Content starts

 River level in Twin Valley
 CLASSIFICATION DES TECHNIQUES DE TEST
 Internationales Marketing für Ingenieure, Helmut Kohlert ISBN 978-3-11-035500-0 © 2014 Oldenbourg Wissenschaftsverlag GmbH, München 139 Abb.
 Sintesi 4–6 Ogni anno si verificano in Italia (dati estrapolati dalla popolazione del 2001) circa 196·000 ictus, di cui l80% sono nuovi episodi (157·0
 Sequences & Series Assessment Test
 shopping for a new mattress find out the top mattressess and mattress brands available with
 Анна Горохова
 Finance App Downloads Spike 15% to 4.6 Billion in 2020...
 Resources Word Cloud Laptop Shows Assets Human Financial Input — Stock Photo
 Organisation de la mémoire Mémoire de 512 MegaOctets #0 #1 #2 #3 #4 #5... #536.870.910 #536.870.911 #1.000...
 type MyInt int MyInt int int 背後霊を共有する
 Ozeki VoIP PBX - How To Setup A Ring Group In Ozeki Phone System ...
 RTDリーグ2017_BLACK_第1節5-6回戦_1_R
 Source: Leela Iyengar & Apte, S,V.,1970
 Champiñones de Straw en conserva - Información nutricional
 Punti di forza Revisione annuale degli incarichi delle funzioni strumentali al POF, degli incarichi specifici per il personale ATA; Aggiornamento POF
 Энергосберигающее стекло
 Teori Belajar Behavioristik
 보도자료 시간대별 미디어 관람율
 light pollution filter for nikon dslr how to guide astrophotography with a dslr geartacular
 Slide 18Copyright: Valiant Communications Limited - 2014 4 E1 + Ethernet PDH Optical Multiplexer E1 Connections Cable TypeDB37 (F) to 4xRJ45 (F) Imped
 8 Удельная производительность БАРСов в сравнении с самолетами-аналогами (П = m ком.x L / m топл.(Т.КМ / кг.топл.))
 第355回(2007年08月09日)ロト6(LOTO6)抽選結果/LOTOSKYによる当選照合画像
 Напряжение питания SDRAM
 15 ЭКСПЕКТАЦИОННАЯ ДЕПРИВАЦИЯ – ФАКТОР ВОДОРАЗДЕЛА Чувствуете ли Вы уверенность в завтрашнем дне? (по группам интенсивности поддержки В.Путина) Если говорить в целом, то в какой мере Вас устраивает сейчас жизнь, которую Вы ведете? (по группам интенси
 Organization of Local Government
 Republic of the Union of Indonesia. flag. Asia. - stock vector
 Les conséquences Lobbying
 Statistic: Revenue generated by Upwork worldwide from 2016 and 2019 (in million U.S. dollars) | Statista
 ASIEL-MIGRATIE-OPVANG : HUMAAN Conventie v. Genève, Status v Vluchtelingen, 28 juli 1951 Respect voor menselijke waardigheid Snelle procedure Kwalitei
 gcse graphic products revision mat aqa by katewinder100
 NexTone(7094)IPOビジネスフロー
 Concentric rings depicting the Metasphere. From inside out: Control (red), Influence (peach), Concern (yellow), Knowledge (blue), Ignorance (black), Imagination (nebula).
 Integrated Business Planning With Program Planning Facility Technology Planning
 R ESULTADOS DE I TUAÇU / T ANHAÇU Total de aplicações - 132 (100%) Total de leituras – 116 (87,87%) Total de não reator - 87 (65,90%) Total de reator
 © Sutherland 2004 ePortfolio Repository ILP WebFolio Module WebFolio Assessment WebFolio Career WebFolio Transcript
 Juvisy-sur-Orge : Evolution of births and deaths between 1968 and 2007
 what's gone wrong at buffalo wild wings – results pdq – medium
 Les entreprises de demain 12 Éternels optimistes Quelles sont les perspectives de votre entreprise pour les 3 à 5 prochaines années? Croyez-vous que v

Content ends

**Activity:**
What is wanted is the line containing "ASIEL-MIGRATIE-OPVANG : HUMAAN" and every line after it through the last line of the entries, printed exactly.

**Task result:**
 ASIEL-MIGRATIE-OPVANG : HUMAAN Conventie v. Genève, Status v Vluchtelingen, 28 juli 1951 Respect voor menselijke waardigheid Snelle procedure Kwalitei
 gcse graphic products revision mat aqa by katewinder100
 NexTone(7094)IPOビジネスフロー
 Concentric rings depicting the Metasphere. From inside out: Control (red), Influence (peach), Concern (yellow), Knowledge (blue), Ignorance (black), Imagination (nebula).
 Integrated Business Planning With Program Planning Facility Technology Planning
 R ESULTADOS DE I TUAÇU / T ANHAÇU Total de aplicações - 132 (100%) Total de leituras – 116 (87,87%) Total de não reator - 87 (65,90%) Total de reator
 © Sutherland 2004 ePortfolio Repository ILP WebFolio Module WebFolio Assessment WebFolio Career WebFolio Transcript
 Juvisy-sur-Orge : Evolution of births and deaths between 1968 and 2007
 what's gone wrong at buffalo wild wings – results pdq – medium
 Les entreprises de demain 12 Éternels optimistes Quelles sont les perspectives de votre entreprise pour les 3 à 5 prochaines années? Croyez-vous que v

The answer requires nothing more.